• Given exercise:
Show each line of the rows below that contains the word "flag", copying the line in full.

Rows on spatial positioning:
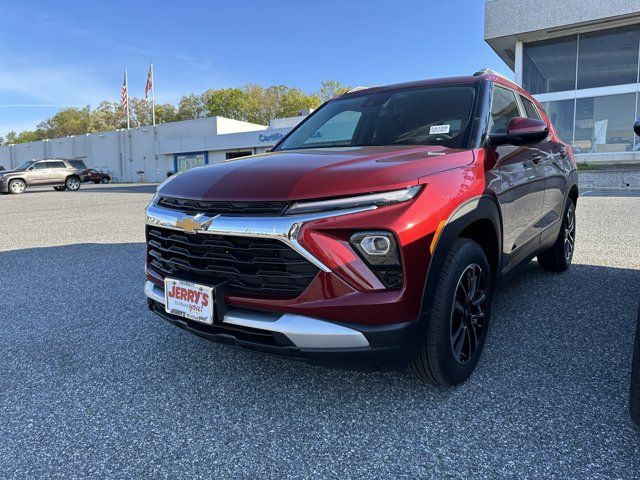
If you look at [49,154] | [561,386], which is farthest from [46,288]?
[49,154]

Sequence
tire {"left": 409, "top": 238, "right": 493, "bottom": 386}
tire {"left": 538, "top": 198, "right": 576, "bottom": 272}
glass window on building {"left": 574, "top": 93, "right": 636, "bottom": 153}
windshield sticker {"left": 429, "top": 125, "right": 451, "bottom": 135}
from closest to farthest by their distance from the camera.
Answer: tire {"left": 409, "top": 238, "right": 493, "bottom": 386}
windshield sticker {"left": 429, "top": 125, "right": 451, "bottom": 135}
tire {"left": 538, "top": 198, "right": 576, "bottom": 272}
glass window on building {"left": 574, "top": 93, "right": 636, "bottom": 153}

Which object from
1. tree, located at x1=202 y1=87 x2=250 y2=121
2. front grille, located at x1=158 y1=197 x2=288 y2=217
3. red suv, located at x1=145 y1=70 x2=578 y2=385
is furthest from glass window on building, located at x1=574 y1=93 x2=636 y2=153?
tree, located at x1=202 y1=87 x2=250 y2=121

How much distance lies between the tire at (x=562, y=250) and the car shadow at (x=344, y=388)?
81cm

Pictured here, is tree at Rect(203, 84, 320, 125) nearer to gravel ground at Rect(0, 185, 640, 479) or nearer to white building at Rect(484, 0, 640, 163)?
white building at Rect(484, 0, 640, 163)

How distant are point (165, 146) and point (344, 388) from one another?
51.3 m

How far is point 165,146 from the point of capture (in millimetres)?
49938

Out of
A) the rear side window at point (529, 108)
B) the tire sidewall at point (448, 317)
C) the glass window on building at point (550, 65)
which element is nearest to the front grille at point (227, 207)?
the tire sidewall at point (448, 317)

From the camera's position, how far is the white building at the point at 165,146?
42.5 meters

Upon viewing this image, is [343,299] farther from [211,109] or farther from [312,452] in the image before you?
[211,109]

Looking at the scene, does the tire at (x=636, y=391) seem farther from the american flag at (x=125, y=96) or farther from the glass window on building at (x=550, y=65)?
the american flag at (x=125, y=96)

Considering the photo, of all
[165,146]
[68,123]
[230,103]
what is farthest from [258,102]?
[68,123]

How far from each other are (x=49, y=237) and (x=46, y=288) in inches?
157

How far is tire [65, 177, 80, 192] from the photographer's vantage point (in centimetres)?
2589

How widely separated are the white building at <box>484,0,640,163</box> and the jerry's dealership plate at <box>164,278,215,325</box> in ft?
71.0
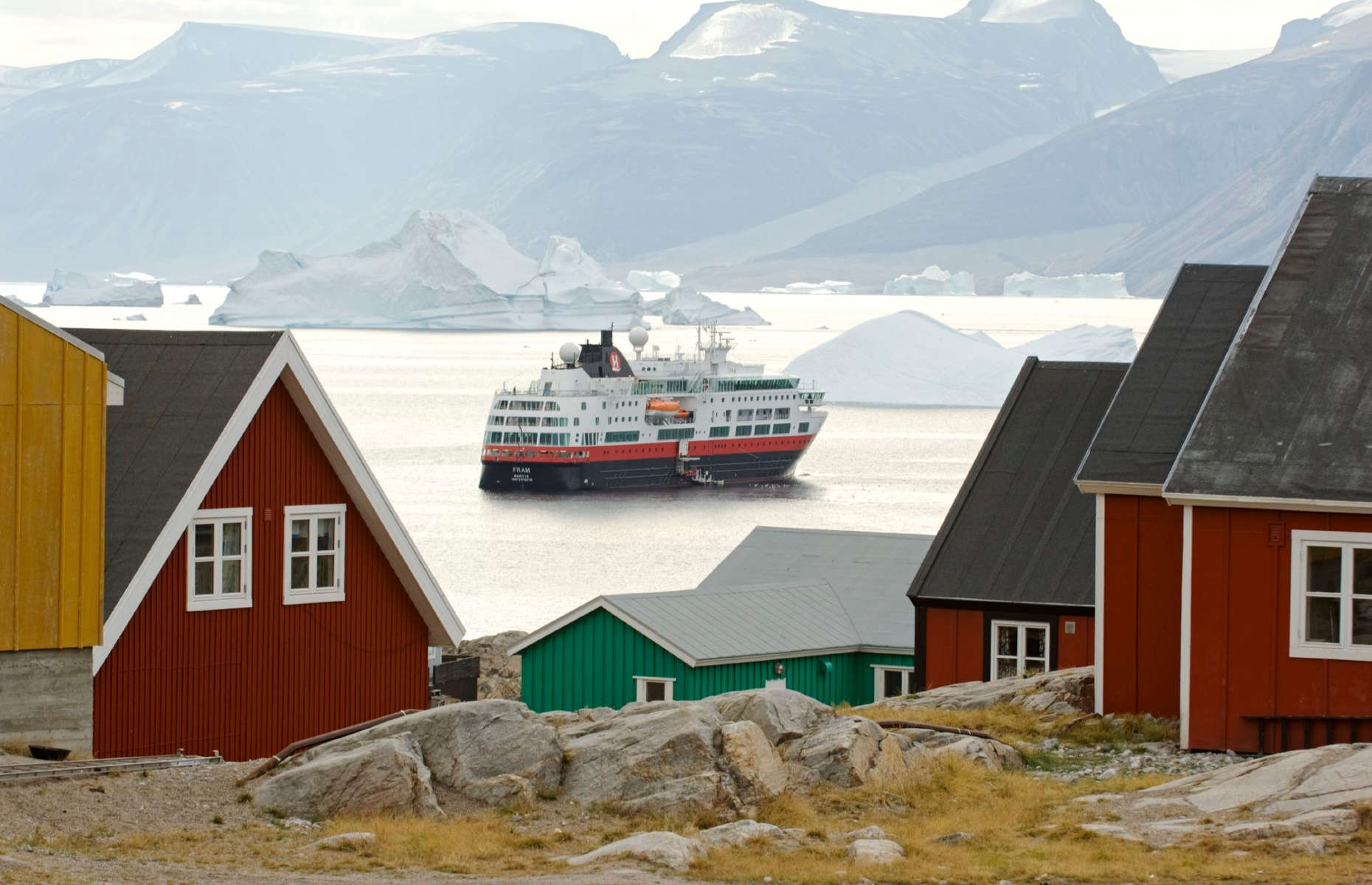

• Solution:
Looking at the scene, does the tire at (x=636, y=391) seem farther from the american flag at (x=125, y=96) or farther from the glass window on building at (x=550, y=65)?
the american flag at (x=125, y=96)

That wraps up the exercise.